This disclosure relates to a surround for supporting a diaphragm that is used to create acoustic waves. The surround and diaphragm can be part of a passive radiator or acoustic driver.
Passive radiators and acoustic drivers have been traditionally designed with half roll surrounds having a circular or elliptical cross section. Such half roll surrounds are typically made of high durometer materials. This arrangement provides approximate linear force-deflection response until the surround reaches a high strain that results in a non-linear response. In many surround designs, issues of buckling and hoop stresses can result in an unstable dynamic response (like sub harmonic rocking) which is detrimental to the acoustic performance. A challenge in designing a passive radiator is the unstable behavior or non-axial motion of the diaphragm which can occur under dynamic loading. This is largely related to the nonlinear force deflection relationship of the passive radiator which is due to the geometry linearity and material linearity. Instabilities due to nonlinear force-deflection have been avoided by limiting the magnitude of passive radiator excursion, resulting in less acoustic output for a given size passive radiator.
U.S. Pat. No. 7,699,139 discloses a surround for supporting a diaphragm used to create acoustic waves. The surround includes a rib section extending away from the diaphragm and a membrane section that is supported by the rib section. The membrane section has a thickness in a direction substantially normal to opposing top and bottom surfaces of the membrane section which is substantially thinner than a thickness of the rib section in a direction substantially normal to opposing top and bottom surfaces of the rib section. A restoring force returning the diaphragm to a home position is contributed to more due to deformation of the rib section than to deformation of the membrane section.
In one aspect, a surround for supporting a diaphragm used to create acoustic waves includes a first rib section extending away from the diaphragm and a second rib section having two end portions and a middle portion. An end of the first rib section is secured to the middle portion of the second rib section. The first rib section is closer to the diaphragm than the second rib section. A first membrane section is supported by the first rib section and has a thickness in a direction substantially normal to opposing top and bottom surfaces of the membrane section which is substantially thinner than a thickness of the first rib section in a direction substantially normal to opposing top and bottom surfaces of the first rib section. A point on the middle portion of the second rib section that is closest to the diaphragm is located farther from the diaphragm than a point on at least one of the end portions of the second rib section that is closest to the diaphragm.

| Given entries |
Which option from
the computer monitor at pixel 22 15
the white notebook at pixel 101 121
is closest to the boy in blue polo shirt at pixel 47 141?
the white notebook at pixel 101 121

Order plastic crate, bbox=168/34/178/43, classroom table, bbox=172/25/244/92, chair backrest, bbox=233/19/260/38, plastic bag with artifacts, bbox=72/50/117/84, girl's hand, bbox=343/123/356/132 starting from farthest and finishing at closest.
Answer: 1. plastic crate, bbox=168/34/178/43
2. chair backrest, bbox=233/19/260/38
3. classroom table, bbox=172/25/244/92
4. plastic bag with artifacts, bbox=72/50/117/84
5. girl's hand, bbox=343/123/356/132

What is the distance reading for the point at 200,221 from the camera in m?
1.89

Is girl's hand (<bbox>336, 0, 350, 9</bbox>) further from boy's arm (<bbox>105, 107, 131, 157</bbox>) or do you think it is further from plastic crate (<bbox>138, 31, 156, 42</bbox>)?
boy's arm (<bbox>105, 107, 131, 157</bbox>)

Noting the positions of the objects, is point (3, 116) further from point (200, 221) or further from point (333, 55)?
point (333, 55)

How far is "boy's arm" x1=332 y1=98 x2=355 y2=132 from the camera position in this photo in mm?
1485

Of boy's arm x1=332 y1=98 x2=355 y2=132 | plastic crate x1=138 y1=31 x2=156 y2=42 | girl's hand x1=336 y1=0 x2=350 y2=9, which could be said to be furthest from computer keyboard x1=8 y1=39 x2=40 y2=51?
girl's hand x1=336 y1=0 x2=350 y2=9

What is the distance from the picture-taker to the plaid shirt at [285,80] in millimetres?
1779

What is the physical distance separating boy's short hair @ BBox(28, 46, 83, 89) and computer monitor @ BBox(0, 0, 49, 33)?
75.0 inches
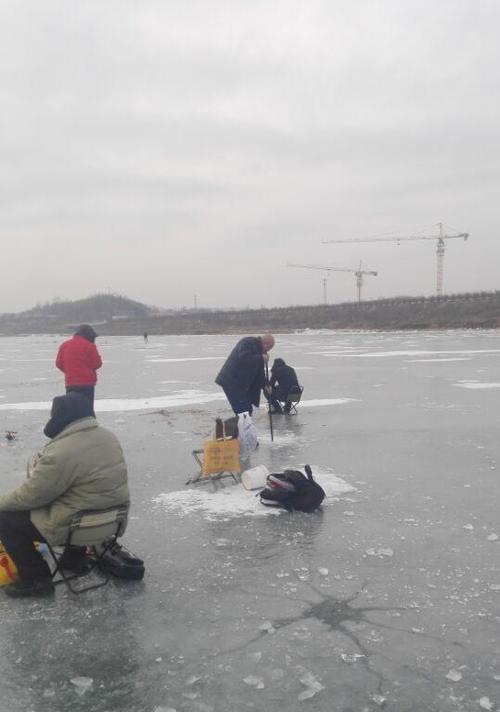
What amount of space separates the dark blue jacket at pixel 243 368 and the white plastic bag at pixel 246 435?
64 centimetres

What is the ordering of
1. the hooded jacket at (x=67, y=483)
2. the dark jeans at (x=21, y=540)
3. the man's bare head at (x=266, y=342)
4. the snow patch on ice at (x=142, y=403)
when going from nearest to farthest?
the hooded jacket at (x=67, y=483)
the dark jeans at (x=21, y=540)
the man's bare head at (x=266, y=342)
the snow patch on ice at (x=142, y=403)

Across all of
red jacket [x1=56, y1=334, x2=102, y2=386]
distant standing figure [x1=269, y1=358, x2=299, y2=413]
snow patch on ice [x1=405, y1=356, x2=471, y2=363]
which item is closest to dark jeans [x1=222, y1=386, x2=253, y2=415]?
red jacket [x1=56, y1=334, x2=102, y2=386]

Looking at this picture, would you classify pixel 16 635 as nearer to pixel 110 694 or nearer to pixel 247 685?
pixel 110 694

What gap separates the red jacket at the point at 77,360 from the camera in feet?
29.3

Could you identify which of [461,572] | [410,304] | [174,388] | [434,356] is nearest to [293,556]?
[461,572]

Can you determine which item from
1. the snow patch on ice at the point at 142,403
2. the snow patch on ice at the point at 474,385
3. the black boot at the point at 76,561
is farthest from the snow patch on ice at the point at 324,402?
the black boot at the point at 76,561

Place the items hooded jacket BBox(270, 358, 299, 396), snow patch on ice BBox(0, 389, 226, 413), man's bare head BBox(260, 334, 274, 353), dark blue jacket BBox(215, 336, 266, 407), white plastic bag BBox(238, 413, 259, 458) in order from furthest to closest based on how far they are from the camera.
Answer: snow patch on ice BBox(0, 389, 226, 413), hooded jacket BBox(270, 358, 299, 396), man's bare head BBox(260, 334, 274, 353), dark blue jacket BBox(215, 336, 266, 407), white plastic bag BBox(238, 413, 259, 458)

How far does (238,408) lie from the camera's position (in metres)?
8.30

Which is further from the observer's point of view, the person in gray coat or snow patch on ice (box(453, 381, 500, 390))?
snow patch on ice (box(453, 381, 500, 390))

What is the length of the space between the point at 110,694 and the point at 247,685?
0.69 m

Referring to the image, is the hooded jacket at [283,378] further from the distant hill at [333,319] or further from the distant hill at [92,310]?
the distant hill at [92,310]

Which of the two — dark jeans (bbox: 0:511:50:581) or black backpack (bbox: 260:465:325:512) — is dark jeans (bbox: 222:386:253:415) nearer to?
black backpack (bbox: 260:465:325:512)

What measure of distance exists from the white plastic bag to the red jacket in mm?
2826

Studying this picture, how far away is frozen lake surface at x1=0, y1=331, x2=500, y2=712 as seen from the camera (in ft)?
9.56
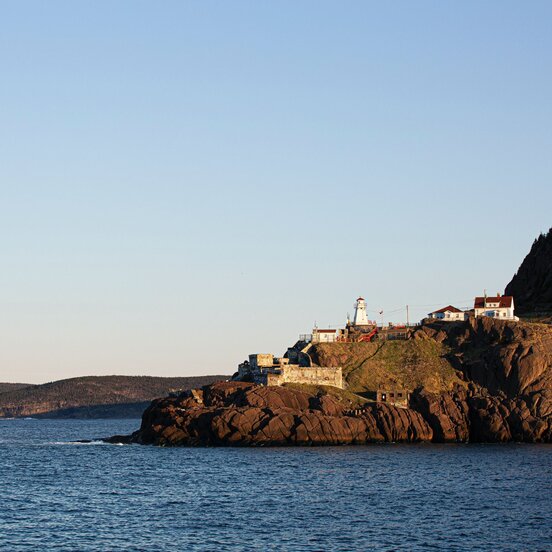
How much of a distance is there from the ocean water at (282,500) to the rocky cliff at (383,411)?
5795mm

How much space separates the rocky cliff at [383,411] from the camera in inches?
6407

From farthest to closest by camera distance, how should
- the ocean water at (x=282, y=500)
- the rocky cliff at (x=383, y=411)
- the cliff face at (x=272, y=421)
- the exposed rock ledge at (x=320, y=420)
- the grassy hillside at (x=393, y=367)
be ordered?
the grassy hillside at (x=393, y=367), the rocky cliff at (x=383, y=411), the exposed rock ledge at (x=320, y=420), the cliff face at (x=272, y=421), the ocean water at (x=282, y=500)

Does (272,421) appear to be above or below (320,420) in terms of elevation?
above

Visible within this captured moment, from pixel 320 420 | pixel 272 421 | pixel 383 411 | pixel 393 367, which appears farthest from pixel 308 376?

| Task instructions |
**1)** Using the passage on diaphragm surrounds, decide whether each statement agrees with it, answering yes or no and quoting the words that settle it. (a) Half roll surrounds are typically made of low durometer materials. (b) In the surround of U.S. Pat. No. 7,699,139, the membrane section is substantially thinner than the rib section. (c) In the aspect described last, the second rib section is closer to the diaphragm than the first rib section.
**2)** According to the passage on diaphragm surrounds, how have instabilities due to nonlinear force-deflection been avoided?
Nothing in the entries is needed here.

| Responses by task |
**1)**
(a) No: "Such half roll surrounds are typically made of high durometer materials."
(b) Yes: "which is substantially thinner than a thickness of the rib section"
(c) No: "The first rib section is closer to the diaphragm than the second rib section."

**2)** They have been avoided by limiting the magnitude of passive radiator excursion.